Convolutional Neural Networks to Power Intelligent Cameras
University of Bristol and University of Manchester have found ways to improve AI cameras.
Today, security cameras use artificial intelligence and neural network algorithms to recognize different objects in the image, in real-time accurately. Some of these cameras can not only recognize movement but also determine what caused the motion alarm. And now, the Universities of Bristol and Manchester have developed cameras that can learn and understand what they are seeing. Both the universities presented two papers explaining how sensing and learning can be combined to create novel cameras for AI systems.
Walterio Mayol-Cuevas, Professor in Robotics, Computer Vision and Mobile Systems at the University of Bristol and the principal investigator (PI), elaborated that to create efficient perceptual systems, we need to push the boundaries beyond the ways we have been following so far. He says that roboticists and artificial intelligence (AI) researchers are aware of the problem associated with how current systems sense and process the world. At present, they are still combining sensors, like digital cameras that are designed for recording images, with computing devices like graphics processing units (GPUs) designed to accelerate graphics for video games.
This implies the AI systems perceive the world only after recording and transmitting visual information between sensors and processors. However, when collecting data, we often end up collecting irrelevant noise too. As a result, the data captured by sensors in meticulous detail ends up clogging the system with unnecessary information, consumes power, and adds up to extra processing time. Therefore a different approach is necessary to enable an efficient vision for intelligent machines.
The papers, one led by Dr. Laurie Bose and the other by Yanan Liu at Bristol, have revealed two refinements towards this goal: implementing Convolutional Neural Networks (CNNs), a form of AI algorithm for enabling visual understanding, directly on the image plane. The CNNs, the team, has developed can classify frames at thousands of times per second, without ever recording these images or sending them down the processing pipeline. The researchers considered demonstrations of classifying handwritten numbers, hand gestures, and even classifying plankton.
The research suggests a future with intelligent, dedicated AI cameras—visual systems that can simply send high-level information to the rest of the system, such as the type of object or event taking place in front of the camera. This approach would make systems far more efficient and secure as no images need to be recorded.
This concept was made possible by the SCAMP architecture developed by Piotr Dudek, Professor of Circuits and Systems and Principal Investigator at the University of Manchester, and his team. The SCAMP is a camera processor chip that the team describes as a Pixel Processor Array (PPA). A PPA has a processor built into each pixel that can communicate with each other for processing in a truly parallel form. This is ideal for CNNs and vision algorithms.
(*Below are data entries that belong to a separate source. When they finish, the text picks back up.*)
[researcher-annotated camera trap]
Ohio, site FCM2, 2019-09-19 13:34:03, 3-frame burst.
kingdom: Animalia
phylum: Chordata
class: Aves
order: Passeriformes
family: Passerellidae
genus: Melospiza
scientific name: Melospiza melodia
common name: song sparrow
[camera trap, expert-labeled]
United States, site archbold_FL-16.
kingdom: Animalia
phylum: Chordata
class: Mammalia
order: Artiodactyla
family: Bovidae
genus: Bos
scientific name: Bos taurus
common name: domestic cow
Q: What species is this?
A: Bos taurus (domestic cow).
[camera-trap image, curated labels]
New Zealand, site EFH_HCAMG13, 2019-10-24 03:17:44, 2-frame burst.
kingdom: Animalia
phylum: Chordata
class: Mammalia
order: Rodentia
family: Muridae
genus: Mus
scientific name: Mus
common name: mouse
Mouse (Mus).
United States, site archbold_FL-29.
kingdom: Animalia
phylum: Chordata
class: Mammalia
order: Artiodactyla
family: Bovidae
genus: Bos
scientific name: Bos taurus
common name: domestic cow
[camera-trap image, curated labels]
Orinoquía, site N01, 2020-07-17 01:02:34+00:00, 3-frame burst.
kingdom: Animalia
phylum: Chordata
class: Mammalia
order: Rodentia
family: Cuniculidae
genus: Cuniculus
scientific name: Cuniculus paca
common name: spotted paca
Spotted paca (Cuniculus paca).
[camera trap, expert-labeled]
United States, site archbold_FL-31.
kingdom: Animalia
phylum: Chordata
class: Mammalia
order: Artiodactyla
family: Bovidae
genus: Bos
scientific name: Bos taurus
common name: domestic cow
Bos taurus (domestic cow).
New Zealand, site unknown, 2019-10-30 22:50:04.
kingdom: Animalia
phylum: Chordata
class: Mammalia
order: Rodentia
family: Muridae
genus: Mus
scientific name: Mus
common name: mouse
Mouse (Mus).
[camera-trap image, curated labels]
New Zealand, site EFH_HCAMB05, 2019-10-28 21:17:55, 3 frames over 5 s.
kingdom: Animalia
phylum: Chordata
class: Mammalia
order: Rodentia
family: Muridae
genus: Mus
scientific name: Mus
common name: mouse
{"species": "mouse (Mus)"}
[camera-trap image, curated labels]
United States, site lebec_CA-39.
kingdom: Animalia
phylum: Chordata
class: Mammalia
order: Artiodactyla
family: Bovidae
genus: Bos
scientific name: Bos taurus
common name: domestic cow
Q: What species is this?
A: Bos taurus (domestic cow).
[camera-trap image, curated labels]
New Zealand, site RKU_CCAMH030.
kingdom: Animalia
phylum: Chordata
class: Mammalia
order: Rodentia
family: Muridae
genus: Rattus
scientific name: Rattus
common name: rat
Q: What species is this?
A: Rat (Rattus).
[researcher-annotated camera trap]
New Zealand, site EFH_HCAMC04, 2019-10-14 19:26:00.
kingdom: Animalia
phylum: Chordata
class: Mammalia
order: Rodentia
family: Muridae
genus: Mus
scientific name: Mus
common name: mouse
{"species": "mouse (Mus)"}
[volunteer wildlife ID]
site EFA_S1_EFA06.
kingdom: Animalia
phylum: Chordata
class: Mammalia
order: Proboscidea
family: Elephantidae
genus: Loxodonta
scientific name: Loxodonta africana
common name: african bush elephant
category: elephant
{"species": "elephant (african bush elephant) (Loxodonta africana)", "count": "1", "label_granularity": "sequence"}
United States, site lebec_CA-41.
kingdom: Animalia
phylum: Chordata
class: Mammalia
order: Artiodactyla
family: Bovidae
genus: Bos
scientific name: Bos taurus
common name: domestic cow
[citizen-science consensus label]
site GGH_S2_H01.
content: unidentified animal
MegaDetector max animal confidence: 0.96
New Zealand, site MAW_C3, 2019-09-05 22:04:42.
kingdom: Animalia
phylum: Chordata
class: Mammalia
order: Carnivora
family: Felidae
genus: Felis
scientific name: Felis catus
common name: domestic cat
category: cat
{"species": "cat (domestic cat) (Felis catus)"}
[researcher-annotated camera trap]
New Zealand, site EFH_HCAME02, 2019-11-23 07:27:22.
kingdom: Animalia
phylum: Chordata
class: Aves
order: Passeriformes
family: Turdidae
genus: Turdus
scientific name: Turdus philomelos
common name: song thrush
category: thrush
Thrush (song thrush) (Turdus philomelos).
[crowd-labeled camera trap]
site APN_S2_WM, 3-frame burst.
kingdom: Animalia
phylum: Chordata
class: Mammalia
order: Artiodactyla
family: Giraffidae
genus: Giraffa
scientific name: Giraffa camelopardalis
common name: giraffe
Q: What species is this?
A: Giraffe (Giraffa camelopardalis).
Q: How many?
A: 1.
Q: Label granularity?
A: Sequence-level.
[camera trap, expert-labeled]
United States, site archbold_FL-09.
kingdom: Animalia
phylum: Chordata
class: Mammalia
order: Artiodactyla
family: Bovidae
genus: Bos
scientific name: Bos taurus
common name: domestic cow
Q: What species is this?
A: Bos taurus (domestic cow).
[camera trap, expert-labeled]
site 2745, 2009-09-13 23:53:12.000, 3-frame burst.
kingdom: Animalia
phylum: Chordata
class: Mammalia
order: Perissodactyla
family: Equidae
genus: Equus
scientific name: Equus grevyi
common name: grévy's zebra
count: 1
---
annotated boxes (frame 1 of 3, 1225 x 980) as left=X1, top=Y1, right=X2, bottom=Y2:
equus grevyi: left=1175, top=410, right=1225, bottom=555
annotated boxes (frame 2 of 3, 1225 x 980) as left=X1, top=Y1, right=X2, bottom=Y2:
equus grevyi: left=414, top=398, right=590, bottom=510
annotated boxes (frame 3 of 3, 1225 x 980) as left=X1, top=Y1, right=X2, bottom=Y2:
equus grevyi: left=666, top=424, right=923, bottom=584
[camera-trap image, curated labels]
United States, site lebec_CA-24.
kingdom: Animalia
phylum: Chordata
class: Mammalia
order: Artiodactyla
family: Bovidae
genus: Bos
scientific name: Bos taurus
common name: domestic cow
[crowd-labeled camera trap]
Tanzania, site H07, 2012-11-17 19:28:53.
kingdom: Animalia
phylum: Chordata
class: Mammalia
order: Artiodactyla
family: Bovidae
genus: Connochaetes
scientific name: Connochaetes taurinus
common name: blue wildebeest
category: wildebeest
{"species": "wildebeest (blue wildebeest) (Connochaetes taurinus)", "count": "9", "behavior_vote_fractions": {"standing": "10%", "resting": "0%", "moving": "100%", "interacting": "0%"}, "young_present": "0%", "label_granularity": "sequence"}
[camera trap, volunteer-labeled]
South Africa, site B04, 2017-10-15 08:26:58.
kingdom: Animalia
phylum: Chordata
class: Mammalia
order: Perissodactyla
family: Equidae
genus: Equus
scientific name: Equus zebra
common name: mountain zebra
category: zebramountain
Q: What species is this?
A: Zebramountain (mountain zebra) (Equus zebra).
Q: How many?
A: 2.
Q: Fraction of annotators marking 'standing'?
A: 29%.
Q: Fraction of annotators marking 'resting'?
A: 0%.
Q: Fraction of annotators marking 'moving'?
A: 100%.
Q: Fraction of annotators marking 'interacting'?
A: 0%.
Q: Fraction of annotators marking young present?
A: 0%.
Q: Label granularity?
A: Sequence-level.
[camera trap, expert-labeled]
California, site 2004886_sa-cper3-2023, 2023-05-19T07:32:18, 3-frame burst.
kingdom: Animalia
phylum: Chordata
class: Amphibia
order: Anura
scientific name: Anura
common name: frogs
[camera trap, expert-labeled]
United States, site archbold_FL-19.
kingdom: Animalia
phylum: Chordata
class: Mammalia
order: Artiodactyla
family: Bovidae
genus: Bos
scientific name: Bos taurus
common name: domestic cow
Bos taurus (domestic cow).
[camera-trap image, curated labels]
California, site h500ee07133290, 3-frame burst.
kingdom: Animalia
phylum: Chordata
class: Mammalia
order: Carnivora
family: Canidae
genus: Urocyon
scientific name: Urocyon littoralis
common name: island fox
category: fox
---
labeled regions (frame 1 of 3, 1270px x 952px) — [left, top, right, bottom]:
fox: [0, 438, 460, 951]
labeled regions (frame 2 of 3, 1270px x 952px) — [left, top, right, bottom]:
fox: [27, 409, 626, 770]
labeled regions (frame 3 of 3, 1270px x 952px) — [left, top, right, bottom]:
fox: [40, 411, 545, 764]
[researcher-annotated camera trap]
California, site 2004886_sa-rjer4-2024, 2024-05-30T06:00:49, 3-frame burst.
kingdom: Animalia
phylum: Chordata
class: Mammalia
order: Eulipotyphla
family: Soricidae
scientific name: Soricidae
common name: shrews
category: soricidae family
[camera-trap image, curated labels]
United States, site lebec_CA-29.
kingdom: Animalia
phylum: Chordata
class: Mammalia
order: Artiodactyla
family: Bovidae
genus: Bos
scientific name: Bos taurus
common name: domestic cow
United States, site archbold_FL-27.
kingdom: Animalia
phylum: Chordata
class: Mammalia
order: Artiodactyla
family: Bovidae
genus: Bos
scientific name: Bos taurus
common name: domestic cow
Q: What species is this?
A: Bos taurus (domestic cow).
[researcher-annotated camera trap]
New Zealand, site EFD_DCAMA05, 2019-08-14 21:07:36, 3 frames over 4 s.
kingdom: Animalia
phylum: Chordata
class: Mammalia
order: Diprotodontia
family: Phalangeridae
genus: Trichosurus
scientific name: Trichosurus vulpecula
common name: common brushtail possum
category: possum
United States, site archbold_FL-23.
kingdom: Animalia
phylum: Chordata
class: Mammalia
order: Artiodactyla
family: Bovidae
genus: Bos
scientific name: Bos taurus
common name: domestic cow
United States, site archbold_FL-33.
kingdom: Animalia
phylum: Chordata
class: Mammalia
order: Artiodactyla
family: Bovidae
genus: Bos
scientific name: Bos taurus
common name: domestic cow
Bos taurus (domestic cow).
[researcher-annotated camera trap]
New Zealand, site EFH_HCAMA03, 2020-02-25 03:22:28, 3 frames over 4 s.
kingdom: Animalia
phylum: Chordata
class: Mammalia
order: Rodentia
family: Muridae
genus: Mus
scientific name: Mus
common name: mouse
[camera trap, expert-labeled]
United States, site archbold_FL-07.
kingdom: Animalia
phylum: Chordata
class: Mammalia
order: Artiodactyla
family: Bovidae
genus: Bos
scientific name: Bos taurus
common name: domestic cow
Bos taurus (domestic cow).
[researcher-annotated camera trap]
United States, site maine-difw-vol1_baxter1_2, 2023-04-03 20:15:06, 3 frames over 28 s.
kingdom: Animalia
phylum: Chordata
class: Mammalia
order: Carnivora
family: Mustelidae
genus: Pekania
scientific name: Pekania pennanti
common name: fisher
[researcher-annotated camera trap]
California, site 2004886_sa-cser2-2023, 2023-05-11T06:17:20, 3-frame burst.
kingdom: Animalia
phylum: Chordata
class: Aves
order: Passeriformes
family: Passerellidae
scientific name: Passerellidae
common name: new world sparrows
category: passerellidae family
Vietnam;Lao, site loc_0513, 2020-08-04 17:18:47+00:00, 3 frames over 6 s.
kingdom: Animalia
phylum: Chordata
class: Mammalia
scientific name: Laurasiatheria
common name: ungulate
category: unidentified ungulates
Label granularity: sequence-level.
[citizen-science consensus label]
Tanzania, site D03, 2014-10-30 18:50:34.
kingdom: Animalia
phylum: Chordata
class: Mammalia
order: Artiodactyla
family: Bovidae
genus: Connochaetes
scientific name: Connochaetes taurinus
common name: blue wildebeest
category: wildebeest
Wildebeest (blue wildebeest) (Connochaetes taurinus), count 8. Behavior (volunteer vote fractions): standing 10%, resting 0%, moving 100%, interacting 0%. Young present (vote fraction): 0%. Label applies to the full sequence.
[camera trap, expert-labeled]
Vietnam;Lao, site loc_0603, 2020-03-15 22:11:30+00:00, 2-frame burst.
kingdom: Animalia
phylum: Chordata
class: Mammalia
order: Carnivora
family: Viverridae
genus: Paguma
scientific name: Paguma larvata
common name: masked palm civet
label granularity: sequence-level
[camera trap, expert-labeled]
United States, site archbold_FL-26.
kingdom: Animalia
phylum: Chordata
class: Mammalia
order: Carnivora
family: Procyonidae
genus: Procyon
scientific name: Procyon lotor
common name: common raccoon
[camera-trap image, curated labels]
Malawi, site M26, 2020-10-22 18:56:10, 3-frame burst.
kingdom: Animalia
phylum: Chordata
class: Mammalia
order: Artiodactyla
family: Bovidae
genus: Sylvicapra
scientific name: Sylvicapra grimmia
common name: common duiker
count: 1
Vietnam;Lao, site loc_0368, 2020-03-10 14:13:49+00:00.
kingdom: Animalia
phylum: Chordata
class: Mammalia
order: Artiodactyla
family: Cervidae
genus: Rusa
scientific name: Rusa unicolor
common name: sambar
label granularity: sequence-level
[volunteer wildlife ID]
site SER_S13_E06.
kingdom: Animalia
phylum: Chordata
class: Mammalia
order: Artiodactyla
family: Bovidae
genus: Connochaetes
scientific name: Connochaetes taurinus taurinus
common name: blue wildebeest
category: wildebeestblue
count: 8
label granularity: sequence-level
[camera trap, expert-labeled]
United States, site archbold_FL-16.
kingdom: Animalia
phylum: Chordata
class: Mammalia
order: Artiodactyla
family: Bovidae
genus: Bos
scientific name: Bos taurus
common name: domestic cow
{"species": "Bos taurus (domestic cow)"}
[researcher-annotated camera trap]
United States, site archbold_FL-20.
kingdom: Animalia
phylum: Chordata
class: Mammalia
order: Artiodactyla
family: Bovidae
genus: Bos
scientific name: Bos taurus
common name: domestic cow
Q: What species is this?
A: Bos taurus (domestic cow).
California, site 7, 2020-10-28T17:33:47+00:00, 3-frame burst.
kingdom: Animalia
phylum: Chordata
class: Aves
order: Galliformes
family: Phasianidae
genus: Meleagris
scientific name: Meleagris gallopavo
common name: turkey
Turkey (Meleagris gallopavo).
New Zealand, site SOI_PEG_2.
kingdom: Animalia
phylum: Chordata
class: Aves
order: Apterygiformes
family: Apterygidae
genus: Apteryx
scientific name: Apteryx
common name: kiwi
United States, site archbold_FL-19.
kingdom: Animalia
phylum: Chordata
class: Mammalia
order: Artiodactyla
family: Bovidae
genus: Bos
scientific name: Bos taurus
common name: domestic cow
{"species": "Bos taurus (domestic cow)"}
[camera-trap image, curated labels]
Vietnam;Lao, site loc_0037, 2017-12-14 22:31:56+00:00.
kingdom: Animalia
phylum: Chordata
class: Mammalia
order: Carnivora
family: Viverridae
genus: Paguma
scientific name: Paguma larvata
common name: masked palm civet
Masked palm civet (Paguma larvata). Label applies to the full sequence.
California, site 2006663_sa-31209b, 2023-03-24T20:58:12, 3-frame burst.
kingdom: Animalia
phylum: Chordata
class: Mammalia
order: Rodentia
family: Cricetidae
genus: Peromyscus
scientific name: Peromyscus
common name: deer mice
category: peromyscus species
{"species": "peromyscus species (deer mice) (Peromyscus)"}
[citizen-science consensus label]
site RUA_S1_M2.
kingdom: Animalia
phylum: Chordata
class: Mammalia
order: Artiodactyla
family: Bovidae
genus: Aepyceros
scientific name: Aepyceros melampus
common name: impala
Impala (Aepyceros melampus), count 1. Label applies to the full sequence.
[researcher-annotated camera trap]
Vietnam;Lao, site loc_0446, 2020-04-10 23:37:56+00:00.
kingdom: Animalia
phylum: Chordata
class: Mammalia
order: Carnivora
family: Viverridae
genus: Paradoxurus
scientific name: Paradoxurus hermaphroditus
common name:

Professor Dudek mentions that the integration of pixel-level detection, processing, and memory enables high-performance, low-latency systems, and promises highly efficient hardware with low power consumption. One exciting feature of these cameras is that they have newly emerging machine learning capability and high speed to operate, and a lightweight configuration. This makes it ideal for highly maneuverable, high-speed work platforms that can literally learn on the fly, says Tom Richardson, Senior Lecturer in Flight Mechanics, at the University of Bristol.